**Brief**.
Rewrite the rows from the line containing "Considering both (433,567)" through the last row, both ends included, copying the requests unchanged. In the answers only, multiply every coordinate by 2.6 and round to the nearest whole number, with halves rounded up.

**Information supplied**.

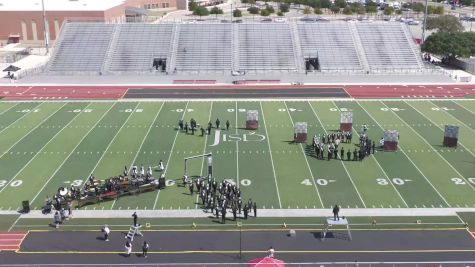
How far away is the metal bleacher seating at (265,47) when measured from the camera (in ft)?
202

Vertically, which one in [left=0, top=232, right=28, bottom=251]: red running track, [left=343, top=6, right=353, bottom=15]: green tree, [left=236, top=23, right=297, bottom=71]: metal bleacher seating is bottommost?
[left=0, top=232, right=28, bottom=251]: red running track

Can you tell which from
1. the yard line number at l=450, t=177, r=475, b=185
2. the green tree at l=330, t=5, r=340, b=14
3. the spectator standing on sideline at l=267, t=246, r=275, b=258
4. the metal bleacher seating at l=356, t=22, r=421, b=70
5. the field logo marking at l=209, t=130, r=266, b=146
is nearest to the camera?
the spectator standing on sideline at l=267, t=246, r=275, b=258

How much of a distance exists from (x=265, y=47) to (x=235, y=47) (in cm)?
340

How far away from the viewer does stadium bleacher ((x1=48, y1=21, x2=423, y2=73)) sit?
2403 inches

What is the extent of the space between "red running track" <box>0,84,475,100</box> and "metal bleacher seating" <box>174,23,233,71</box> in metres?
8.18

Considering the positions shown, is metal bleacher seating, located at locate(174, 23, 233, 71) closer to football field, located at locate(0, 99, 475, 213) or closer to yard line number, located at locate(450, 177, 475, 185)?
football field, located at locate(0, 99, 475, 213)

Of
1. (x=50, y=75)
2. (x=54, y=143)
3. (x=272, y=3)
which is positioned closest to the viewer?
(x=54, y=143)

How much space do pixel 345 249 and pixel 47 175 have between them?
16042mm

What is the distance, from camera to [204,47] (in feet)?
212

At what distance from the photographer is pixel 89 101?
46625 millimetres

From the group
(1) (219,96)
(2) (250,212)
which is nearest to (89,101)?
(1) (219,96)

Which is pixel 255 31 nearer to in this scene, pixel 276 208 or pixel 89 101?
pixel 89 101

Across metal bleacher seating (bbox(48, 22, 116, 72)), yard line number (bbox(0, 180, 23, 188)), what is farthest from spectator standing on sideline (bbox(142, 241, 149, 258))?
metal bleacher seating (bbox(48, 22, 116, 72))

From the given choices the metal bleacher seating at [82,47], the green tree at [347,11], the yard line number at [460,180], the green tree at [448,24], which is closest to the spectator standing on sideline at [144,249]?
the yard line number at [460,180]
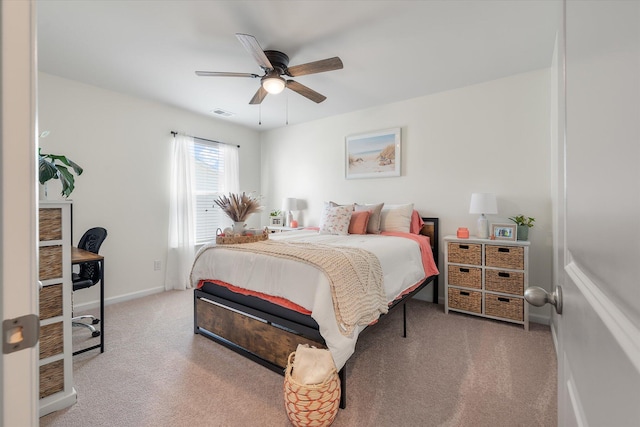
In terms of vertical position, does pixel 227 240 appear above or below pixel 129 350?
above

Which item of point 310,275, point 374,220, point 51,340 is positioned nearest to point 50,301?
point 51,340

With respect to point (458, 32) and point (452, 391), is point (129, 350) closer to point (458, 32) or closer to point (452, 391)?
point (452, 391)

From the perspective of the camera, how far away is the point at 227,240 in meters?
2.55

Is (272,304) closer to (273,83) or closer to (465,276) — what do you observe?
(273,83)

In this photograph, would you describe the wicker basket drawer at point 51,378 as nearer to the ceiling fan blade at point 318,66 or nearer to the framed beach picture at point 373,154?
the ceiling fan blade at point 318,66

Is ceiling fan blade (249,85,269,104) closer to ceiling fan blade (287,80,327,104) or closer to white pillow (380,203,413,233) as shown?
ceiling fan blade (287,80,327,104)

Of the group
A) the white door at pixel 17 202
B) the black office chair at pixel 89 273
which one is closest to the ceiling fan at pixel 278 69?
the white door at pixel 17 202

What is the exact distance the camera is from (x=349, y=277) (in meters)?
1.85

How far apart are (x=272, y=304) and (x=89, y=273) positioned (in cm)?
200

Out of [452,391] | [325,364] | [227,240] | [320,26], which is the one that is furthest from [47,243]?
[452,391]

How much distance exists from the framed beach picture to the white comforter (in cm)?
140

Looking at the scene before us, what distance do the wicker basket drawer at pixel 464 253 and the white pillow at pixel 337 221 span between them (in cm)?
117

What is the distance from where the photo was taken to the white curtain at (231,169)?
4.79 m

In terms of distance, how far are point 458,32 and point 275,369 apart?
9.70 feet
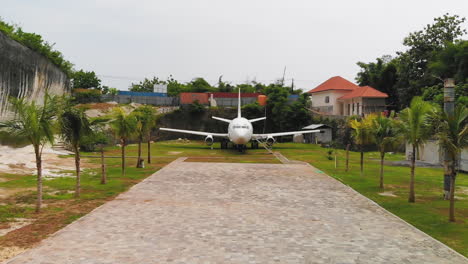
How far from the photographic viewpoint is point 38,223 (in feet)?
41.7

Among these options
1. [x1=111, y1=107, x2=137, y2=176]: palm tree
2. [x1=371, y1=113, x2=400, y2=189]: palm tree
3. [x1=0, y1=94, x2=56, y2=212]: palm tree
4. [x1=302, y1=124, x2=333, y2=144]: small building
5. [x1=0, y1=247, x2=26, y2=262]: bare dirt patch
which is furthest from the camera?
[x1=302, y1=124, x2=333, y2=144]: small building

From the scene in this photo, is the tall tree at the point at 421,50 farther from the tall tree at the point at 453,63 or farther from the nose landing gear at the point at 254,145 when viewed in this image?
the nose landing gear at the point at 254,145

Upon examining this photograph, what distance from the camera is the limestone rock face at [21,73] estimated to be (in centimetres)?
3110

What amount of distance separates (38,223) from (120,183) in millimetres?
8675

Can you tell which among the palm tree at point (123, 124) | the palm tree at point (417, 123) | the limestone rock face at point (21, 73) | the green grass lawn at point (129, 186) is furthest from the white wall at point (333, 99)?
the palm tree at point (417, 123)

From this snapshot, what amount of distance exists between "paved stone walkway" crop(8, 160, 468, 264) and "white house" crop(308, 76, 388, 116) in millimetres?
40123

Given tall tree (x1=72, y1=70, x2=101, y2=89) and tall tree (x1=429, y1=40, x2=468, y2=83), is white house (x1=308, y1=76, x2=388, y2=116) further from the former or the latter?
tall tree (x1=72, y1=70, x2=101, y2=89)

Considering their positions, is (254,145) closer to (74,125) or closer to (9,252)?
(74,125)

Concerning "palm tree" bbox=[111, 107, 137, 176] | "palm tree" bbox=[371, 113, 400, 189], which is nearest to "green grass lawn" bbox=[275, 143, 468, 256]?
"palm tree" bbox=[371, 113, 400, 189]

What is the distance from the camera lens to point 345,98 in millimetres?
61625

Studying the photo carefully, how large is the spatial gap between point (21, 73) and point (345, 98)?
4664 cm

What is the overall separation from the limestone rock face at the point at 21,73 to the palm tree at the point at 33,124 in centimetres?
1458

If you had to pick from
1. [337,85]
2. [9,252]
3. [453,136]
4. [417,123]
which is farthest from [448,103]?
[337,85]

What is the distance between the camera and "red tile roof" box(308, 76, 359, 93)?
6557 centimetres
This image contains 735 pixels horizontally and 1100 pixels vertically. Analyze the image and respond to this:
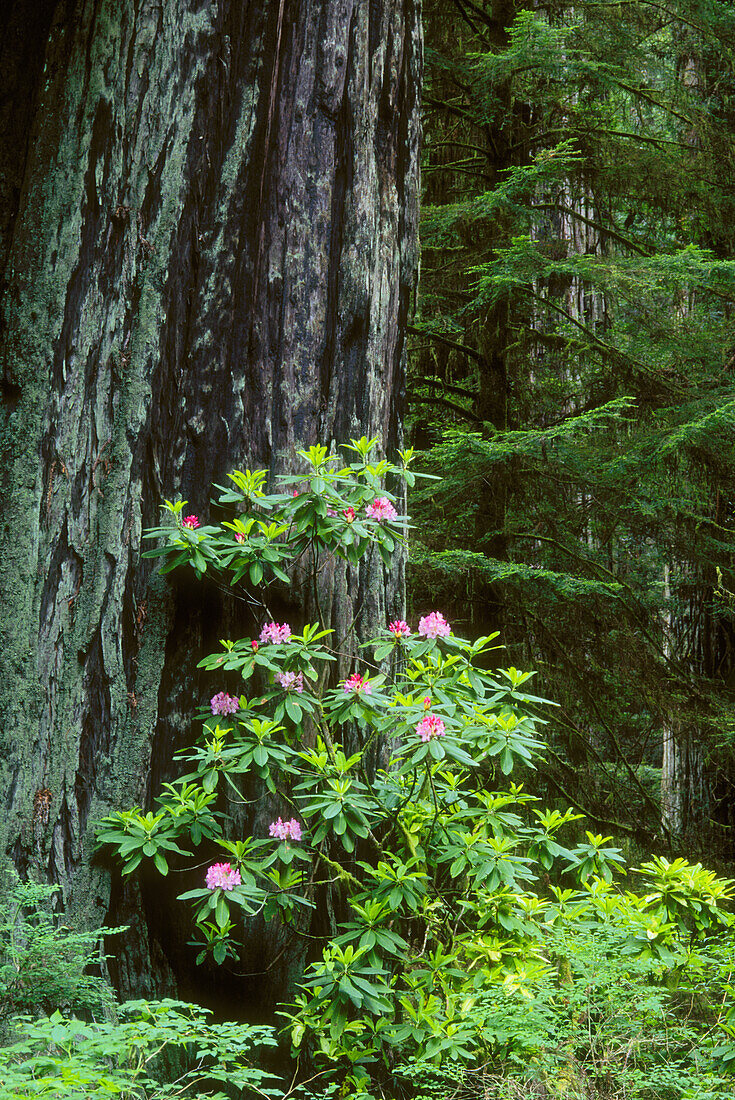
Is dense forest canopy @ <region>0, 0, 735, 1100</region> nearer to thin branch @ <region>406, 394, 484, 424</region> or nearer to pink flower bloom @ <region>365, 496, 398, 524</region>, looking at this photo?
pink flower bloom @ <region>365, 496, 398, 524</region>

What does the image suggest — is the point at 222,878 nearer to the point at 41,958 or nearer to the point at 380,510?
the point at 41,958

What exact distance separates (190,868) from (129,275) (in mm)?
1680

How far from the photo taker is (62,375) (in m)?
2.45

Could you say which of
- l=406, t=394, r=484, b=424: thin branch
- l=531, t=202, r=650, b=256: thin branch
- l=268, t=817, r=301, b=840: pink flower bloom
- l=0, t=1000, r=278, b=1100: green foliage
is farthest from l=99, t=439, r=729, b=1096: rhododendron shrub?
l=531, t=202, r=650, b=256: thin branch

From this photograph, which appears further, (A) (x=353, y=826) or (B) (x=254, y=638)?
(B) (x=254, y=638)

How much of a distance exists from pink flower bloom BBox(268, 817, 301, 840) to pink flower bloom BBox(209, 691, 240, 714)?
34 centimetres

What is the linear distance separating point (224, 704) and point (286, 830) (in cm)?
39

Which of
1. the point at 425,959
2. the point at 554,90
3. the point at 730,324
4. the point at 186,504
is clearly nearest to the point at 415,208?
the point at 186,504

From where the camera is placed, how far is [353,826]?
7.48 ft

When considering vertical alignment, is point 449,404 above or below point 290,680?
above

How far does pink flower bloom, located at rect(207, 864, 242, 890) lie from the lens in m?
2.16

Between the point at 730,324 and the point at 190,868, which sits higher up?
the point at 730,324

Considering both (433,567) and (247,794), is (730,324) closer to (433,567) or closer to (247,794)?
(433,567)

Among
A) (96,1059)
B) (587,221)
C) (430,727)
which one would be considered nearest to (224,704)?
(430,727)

**Solution**.
Considering both (433,567) and (247,794), is (730,324) closer to (433,567) or closer to (247,794)?
(1126,1474)

Among
A) (96,1059)
B) (587,221)
C) (430,727)
which one would be considered nearest to (224,704)?
(1118,1890)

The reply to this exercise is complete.